Perplexity answers questions by searching the web, reading the results, and synthesizing an answer with inline citations. The core loop is simple: search, retrieve, synthesize. You can build a basic version of this using an MCP search tool and any LLM. But "basic version" is the key phrase. Perplexity has custom ranking, their own index, streaming synthesis, and a team of 200+ engineers. Your version will be functional, not competitive.
The architecture
- User asks a question
- Agent calls search MCP tool to get relevant web results
- Agent reads the titles, URLs, and snippets from results
- Agent synthesizes an answer referencing specific sources by number
- Output includes the answer text and a numbered source list
The search function
import requests, os, json
def search_web(query: str, num_results: int = 8) -> list:
"""Search and return structured results with source numbers."""
resp = requests.post(
"https://api.scavio.dev/api/v1/search",
headers={"x-api-key": os.environ["SCAVIO_API_KEY"]},
json={"query": query, "num_results": num_results},
timeout=10,
)
results = resp.json().get("results", [])
return [
{
"source_num": i + 1,
"title": r["title"],
"url": r["url"],
"snippet": r.get("snippet", ""),
}
for i, r in enumerate(results)
]The synthesis prompt
The key to good citation behavior is the system prompt.

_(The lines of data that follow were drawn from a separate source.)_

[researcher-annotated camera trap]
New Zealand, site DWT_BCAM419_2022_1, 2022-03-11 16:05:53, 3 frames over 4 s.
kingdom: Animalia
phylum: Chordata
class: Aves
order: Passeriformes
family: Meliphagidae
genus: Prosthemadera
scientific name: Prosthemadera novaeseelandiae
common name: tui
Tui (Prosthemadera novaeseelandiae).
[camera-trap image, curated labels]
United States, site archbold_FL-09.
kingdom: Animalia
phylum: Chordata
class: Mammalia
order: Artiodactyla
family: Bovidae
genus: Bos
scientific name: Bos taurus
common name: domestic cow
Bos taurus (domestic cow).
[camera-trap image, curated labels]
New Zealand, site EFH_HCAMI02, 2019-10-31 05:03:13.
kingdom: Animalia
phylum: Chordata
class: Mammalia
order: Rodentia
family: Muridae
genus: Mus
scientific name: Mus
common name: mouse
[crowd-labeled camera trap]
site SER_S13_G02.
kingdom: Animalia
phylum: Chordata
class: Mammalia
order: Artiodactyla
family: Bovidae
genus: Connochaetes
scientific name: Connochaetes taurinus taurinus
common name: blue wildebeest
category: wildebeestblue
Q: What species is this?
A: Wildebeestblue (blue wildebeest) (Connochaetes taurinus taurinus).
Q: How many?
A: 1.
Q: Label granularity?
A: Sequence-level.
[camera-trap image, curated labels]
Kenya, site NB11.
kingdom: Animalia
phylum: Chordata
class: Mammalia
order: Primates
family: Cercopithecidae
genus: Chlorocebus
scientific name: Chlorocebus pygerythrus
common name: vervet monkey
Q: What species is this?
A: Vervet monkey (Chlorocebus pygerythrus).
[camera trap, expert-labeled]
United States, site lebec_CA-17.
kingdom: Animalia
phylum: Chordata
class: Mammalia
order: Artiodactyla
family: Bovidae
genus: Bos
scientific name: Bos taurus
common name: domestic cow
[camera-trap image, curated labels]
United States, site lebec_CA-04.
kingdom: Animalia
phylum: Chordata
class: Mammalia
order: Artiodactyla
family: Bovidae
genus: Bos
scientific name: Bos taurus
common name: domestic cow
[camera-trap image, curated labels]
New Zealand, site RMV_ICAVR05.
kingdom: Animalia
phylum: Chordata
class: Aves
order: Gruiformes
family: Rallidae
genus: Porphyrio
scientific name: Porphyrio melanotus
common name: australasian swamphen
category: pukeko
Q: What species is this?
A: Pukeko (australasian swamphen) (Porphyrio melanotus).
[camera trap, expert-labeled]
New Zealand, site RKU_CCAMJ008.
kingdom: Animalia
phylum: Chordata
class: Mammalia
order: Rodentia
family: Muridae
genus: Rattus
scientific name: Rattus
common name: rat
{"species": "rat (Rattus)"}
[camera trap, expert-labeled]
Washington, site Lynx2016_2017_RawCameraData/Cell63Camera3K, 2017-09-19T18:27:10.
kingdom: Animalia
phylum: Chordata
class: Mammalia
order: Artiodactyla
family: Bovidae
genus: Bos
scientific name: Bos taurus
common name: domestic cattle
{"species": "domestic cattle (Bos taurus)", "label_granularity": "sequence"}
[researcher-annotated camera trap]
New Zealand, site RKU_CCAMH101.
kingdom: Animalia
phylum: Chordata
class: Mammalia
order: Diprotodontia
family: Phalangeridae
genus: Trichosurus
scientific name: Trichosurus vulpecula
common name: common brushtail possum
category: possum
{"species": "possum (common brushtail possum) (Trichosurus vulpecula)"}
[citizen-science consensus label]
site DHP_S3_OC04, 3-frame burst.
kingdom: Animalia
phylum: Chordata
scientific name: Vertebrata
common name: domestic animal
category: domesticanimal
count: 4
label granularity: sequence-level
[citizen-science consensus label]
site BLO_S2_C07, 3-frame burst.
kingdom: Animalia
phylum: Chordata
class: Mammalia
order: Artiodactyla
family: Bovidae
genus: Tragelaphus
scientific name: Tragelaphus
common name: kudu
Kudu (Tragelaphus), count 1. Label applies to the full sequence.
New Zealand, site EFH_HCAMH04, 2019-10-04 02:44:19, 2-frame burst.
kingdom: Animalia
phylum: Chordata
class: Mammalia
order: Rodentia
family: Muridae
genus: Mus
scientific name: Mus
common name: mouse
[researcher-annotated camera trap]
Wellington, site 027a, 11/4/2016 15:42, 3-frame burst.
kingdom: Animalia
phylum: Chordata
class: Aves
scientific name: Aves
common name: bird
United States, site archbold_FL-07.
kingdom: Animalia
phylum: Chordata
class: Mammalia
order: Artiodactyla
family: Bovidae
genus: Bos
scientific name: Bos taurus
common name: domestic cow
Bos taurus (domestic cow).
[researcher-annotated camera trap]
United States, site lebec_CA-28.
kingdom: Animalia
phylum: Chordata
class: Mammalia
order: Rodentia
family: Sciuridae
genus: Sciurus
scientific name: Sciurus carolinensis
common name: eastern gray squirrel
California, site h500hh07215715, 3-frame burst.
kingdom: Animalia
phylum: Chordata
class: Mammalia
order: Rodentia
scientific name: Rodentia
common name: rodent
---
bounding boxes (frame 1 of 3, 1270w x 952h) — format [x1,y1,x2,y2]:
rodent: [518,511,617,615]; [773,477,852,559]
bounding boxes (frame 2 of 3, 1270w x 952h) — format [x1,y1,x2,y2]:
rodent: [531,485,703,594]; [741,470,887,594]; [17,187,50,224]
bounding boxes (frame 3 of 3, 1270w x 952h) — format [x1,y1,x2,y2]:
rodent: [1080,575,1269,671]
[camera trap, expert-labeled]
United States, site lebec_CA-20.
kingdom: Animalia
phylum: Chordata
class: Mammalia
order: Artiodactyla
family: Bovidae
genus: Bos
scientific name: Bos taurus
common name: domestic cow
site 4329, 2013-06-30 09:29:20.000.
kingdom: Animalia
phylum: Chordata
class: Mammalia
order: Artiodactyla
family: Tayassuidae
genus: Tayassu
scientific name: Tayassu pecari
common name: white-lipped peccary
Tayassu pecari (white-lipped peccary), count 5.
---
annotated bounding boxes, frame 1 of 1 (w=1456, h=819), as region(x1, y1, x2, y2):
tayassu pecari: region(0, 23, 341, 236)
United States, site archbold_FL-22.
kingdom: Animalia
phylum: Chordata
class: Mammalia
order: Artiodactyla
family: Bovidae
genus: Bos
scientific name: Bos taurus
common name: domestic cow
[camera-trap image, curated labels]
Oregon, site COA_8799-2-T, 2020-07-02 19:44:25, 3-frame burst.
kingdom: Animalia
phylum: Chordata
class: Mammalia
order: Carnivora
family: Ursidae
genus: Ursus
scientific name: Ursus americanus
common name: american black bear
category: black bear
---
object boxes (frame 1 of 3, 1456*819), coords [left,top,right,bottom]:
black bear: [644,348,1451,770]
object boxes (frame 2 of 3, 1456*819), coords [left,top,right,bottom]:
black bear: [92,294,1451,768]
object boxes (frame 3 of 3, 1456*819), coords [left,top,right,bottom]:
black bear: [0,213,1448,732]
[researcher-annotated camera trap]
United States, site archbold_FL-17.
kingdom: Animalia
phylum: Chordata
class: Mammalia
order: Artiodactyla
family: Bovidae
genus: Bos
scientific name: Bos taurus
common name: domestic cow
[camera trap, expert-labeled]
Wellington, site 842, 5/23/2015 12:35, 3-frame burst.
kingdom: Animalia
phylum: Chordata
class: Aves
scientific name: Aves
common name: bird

Tell the model to cite sources by number and never make claims without a supporting source.
from openai import OpenAI
client = OpenAI()
def synthesize_answer(question: str, sources: list) -> str:
"""Synthesize an answer with inline citations."""
sources_text = "\\n".join(
f"[{s['source_num']}] {s['title']} - {s['url']}\\n{s['snippet']}"
for s in sources
)
response = client.chat.completions.create(
model="gpt-4o",
messages=[
{
"role": "system",
"content": (
"Answer the user question using ONLY the provided sources. "
"Cite sources inline using [1], [2], etc. "
"If no source supports a claim, say you could not verify it. "
"End with a Sources section listing all cited URLs."
),
},
{
"role": "user",
"content": f"Question: {question}\\n\\nSources:\\n{sources_text}",
},
],
)
return response.choices[0].message.contentThe full pipeline
def answer_with_citations(question: str) -> str:
"""Perplexity-style search and synthesize."""
# Step 1: Search
sources = search_web(question)
# Step 2: Synthesize with citations
answer = synthesize_answer(question, sources)
# Step 3: Append source list
source_list = "\\n".join(
f"[{s['source_num']}] {s['title']} - {s['url']}"
for s in sources
)
return f"{answer}\\n\\n---\\nSources:\\n{source_list}"
# Example
result = answer_with_citations(
"What are the main differences between Bun and Deno in 2026?"
)
print(result)What Perplexity does that you cannot easily replicate
- Custom re-ranking: Perplexity re-ranks search results using their own relevance model. You get Google's default ranking.
- Page fetching: Perplexity reads full page content, not just snippets. You get 150-character snippets unless you add a scraping step.
- Streaming: Perplexity streams the synthesis in real-time. Adding streaming to your pipeline requires SSE or WebSocket infrastructure.
- Follow-up context: Perplexity maintains conversation context across follow-up questions. Your version is stateless per call unless you add memory.
- Speed: Perplexity has optimized infrastructure for sub-2-second responses. Your version will take 3-8 seconds depending on search latency and LLM response time.
Cost per query
Search: 1 credit at $0.005. LLM synthesis with GPT-4o: ~3,000 input tokens ($0.0075) + ~500 output tokens ($0.005). Total per query: ~$0.0175. Perplexity Pro costs $20/mo for 300 Pro searches, or $0.067 per Pro search. Your DIY version is cheaper per query but lacks the polish and speed.
When this approach makes sense
Build this when you need citation-backed answers inside your own application, where you control the UI and data flow. Embedding Perplexity means using their API ($5/1,000 queries on their Pro tier), which may cost more than the DIY approach for high-volume use cases. For personal or internal tools where polish matters less than function, the DIY version works. For user-facing products, Perplexity's speed and quality are hard to match.